At an extraordinary meeting, the Russian central bank cut interest rates to 11% from 14% and said further reductions could follow. Rates were hiked as high as 20% in the immediate aftermath of Russia’s invasion of Ukraine in February as the bank tried to prevent Western sanctions triggering a financial crisis.
“Inflationary pressure eases on the back of the ruble exchange rate dynamics as well as the noticeable decline in inflation expectations of households and businesses,” the Russian central bank said in a statement. It said it expected inflation to fall to between 5% and 7% this year, down from around 17.5% this month.
The ruble crashed to a record low of about 135 to the US dollar in the wake of the invasion as the West froze about half of Russia’s $600 billion foreign currency reserves. Hundreds of multinationals have quit the country, and Russia has been banned from buying key Western technology and services.
But Russia’s currency has since rebounded and is the world’s best performer this year, according to Reuters, propped up by capital controls aimed at forcing businesses and investors to buy rubles, and soaring global energy prices. One US dollar now buys about 62 rubles.
Western efforts to curtail Russian energy imports have been slow-moving, and surging oil and gas prices have boosted the Kremlin’s coffers.
“The key point is that high oil and gas revenues are providing policymakers with a lifeline, allowing them to row back emergency economic measures,” William Jackson, chief emerging markets economist at Capital Economics, said in a research note.
“Against that backdrop, a further easing of capital controls and additional rate cuts seem likely,” he added.
Russian President Vladimir Putin spent years leading up to the war trying to build a “fortress economy,” accumulating reserves that could be deployed in the event of an emergency. On Wednesday, he announced a 10% increase in pensions and the minimum wage to help protect Russians from the impact of inflation.
But Russia’s economy is hardly on a solid footing. Capital controls and emergency reserves can last only so long. And new US restrictions mean Russia could soon default on its foreign debt for the first time in more than a century.
Timothy Ash, a senior emerging market strategist at Bluebay Asset Management, said Putin was now having to deploy those emergency buffers, and that the rate cut was part of a public relations campaign.
‘Info war’
“They are in an info war with the west, the ruble’s part of that,” he told CNN Business.
A deep recession is coming this year. The International Monetary Fund expects Russian GDP to contract by 8.5%, as a consequence of the harsh sanctions imposed on Moscow.
Still, those sanctions have yet to strike deep at the heart of Russia’s fossil fuel resources. Moscow is finding it harder to sell its oil and coal, but its biggest energy customer — the European Union — still can’t agree on an oil embargo and an outright ban on Russian natural gas imports isn’t even on the table.

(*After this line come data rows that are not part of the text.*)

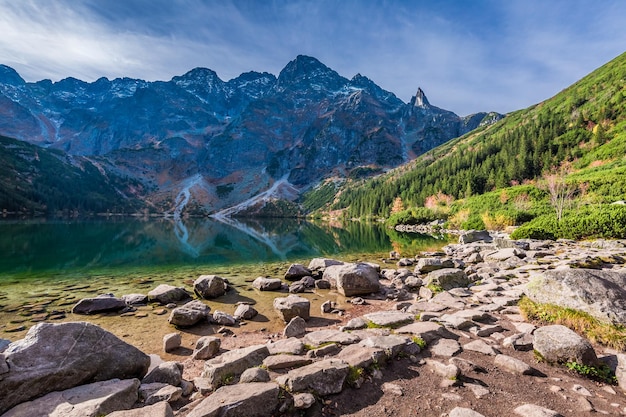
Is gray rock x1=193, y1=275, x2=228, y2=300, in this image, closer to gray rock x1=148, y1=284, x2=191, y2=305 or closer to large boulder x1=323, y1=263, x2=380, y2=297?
gray rock x1=148, y1=284, x2=191, y2=305

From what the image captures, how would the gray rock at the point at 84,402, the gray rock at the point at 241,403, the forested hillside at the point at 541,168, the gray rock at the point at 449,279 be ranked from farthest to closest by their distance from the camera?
the forested hillside at the point at 541,168, the gray rock at the point at 449,279, the gray rock at the point at 84,402, the gray rock at the point at 241,403

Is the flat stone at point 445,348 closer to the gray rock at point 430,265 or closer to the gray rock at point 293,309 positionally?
the gray rock at point 293,309

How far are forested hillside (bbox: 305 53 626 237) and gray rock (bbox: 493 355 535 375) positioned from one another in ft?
160

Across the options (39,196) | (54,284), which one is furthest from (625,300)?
(39,196)

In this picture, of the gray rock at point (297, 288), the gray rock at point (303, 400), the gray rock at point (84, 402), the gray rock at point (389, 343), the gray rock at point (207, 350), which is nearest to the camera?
the gray rock at point (84, 402)

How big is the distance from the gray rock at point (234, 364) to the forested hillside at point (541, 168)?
52.3 meters

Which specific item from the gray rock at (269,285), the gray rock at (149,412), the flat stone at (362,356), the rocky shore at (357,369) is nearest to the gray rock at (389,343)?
the rocky shore at (357,369)

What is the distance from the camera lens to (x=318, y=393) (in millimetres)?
5898

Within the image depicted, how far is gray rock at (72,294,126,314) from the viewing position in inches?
567

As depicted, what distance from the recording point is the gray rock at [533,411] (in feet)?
16.6

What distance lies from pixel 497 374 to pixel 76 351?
9.81m

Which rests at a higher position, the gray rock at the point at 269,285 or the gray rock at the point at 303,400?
the gray rock at the point at 303,400

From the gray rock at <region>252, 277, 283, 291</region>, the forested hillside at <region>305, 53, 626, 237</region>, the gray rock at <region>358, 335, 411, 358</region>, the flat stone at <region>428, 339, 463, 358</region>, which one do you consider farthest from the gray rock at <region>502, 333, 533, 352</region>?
the forested hillside at <region>305, 53, 626, 237</region>

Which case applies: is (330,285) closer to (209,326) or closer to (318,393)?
(209,326)
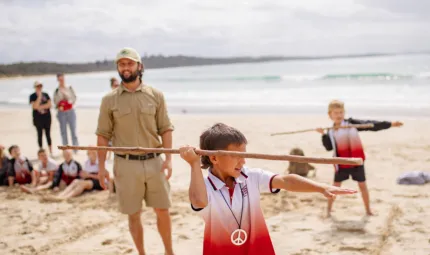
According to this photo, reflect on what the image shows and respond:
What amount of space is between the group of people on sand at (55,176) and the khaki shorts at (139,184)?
2941 mm

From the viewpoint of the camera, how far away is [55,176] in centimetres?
827

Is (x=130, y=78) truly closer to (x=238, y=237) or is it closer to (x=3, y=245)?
(x=238, y=237)

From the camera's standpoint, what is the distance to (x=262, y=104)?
2456 cm

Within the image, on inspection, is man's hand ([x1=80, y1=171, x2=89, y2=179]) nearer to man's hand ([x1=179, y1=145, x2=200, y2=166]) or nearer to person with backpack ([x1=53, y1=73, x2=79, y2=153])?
person with backpack ([x1=53, y1=73, x2=79, y2=153])

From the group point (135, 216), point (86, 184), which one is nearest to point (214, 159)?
point (135, 216)

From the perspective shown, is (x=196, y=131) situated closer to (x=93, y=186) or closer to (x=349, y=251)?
(x=93, y=186)

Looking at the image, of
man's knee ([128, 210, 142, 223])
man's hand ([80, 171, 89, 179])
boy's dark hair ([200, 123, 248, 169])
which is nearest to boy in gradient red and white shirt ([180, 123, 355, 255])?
boy's dark hair ([200, 123, 248, 169])

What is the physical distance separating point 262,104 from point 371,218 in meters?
18.8

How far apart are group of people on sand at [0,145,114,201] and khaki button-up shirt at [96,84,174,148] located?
3.05m

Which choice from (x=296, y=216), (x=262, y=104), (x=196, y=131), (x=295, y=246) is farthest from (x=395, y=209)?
(x=262, y=104)

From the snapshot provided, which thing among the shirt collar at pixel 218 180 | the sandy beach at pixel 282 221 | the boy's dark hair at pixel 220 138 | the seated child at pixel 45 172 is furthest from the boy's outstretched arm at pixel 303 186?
the seated child at pixel 45 172

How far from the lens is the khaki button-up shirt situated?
14.9ft

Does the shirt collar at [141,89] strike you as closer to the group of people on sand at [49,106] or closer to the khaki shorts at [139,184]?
the khaki shorts at [139,184]

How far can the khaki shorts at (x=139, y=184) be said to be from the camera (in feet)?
15.1
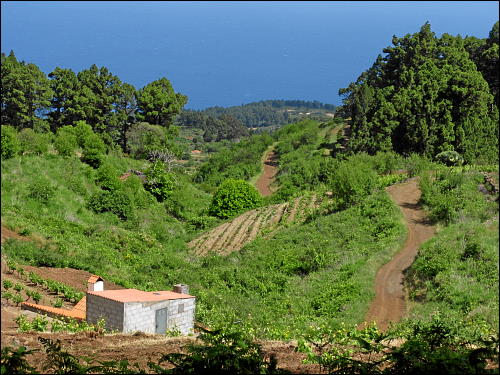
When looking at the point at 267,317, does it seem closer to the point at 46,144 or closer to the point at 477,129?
the point at 46,144

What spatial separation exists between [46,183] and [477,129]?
72.3 feet

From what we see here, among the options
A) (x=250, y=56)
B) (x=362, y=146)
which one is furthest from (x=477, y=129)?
(x=250, y=56)

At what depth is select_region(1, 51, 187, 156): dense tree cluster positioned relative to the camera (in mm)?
33000

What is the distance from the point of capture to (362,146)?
40.4 metres

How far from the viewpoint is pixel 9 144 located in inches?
1072

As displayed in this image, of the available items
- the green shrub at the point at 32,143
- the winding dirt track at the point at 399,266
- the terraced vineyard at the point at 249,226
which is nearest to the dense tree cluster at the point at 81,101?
the green shrub at the point at 32,143

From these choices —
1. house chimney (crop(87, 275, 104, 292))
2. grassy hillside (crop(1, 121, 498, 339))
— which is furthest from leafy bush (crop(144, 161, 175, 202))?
house chimney (crop(87, 275, 104, 292))

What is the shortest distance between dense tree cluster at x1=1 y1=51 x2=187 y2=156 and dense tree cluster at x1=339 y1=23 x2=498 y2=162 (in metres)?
13.2

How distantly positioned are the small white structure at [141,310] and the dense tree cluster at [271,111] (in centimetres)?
12806

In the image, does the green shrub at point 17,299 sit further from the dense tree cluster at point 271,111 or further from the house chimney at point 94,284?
the dense tree cluster at point 271,111

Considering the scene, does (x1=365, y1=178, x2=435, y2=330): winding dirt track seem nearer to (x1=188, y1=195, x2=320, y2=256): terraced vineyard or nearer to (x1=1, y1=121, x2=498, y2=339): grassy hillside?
(x1=1, y1=121, x2=498, y2=339): grassy hillside

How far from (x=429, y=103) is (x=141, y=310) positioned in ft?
97.4

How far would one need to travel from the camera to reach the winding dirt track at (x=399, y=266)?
57.1 feet

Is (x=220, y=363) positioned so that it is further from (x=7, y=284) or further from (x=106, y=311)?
(x=7, y=284)
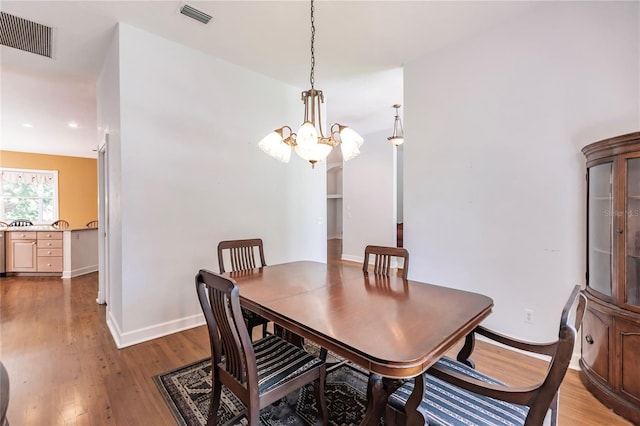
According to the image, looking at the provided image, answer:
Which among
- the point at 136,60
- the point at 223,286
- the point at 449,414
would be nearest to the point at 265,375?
the point at 223,286

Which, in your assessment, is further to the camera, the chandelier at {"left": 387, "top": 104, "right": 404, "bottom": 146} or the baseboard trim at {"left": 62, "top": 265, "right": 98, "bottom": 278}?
the baseboard trim at {"left": 62, "top": 265, "right": 98, "bottom": 278}

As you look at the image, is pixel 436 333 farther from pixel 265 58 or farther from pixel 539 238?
pixel 265 58

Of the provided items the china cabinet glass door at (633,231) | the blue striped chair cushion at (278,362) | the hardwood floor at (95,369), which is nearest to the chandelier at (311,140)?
the blue striped chair cushion at (278,362)

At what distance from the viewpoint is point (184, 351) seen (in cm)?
260

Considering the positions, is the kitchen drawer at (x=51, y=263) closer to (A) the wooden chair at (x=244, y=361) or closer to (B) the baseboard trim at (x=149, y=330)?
(B) the baseboard trim at (x=149, y=330)

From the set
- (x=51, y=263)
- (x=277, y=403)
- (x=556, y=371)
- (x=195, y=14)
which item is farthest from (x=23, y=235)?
(x=556, y=371)

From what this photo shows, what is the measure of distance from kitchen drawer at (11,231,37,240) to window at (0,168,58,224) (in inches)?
88.6

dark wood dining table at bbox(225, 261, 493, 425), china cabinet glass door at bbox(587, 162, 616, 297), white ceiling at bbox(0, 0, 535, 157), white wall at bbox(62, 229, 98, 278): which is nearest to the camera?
dark wood dining table at bbox(225, 261, 493, 425)

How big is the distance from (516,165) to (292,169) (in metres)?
2.58

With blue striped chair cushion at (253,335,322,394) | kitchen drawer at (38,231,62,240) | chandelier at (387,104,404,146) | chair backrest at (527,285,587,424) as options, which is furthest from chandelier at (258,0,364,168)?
kitchen drawer at (38,231,62,240)

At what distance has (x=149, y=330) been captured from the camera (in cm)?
283

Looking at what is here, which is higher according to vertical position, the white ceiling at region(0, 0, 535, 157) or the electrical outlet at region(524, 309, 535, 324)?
the white ceiling at region(0, 0, 535, 157)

Russia is now trimming forecasts for the decline in its oil production this year. Deputy Prime Minister Alexander Novak said oil output could fall to between 480 million and 500 million tonnes, down about 6.5% on 2021, state news agency RIA reported Thursday. Russia’s economy ministry had previously forecast a drop of about 9.3% this year.
“I think the contraction will be way smaller,” Novak was quoted as telling reporters on a visit to Iran. “There was only one month with contraction of more than 1 million barrels per day, which is not as deep by now. So, I think there will be a recovery in the future,” he added.
While many Western traders and refineries have been shunning Russian oil and coal, India and China have moved in to pick up some of the slack.
— Reuters contributed to this article.